The create mode allows kids to design their own levels and share them with friends through a special code. Play earns "algae," which kids can use to unlock special outfits for Archie. The settings menu features a parent's guide that details game instructions and offers some extension ideas.

With Busy Water, there's a lot that encourages students to discover, experiment, and stretch out their problem-solving skills through reasoning puzzles that touch on engineering and other STEM concepts. Archie the fish is a great, kid-friendly protagonist whose adventures are accompanied by sweet graphics and incredibly realistic -- maybe even too much so -- sound effects.

Kids have unlimited chances to keep trying each level until they can pass it, though fewer attempts earn more "algae" points. Except for the very earliest levels -- which are a little slow to build in complexity -- there are often multiple ways to solve each level, and since kids never fail a level, there's also room to improve or try something different.

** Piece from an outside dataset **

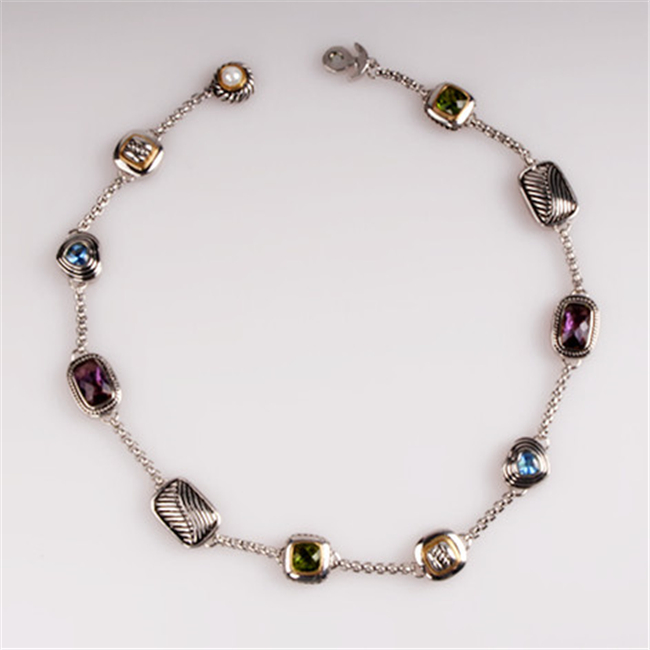 Mother Daughter Necklace Sterling Silver Necklaces  Mothers Day Jewelry Birthday Gift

It can be frustrating when kids get stuck, and it would be nice to see some help or hints if that happens. The build mode is especially interesting because it puts kids in the driver's seat and lets them unleash their creativity as they experience gaming, logic, and reasoning from a completely different perspective.

Overall Rating

Engagement Is the product stimulating, entertaining, and engrossing? Will kids want to return?

With over 100 levels and a collection of different tools, kids have plenty of puzzles to challenge themselves. Even better, when they get tired of solving someone else's puzzle, they can create their own and share with friends.

Pedagogy Is learning content seamlessly baked-in, and do kids build conceptual understanding? Is the product adaptable and empowering? Will skills transfer?

Physics, engineering, reasoning, and problem-solving concepts are presented through levels that get increasingly more complex. Kids learn through trial and error and free experimentation.

Support Does the product take into account learners of varying abilities, skill levels, and learning styles? Does it address both struggling and advanced students?

There's a thorough parents' guide in the settings menu, though kids get only minimal how-to instruction. Kids easily track their progress through completed levels and the customized level gallery.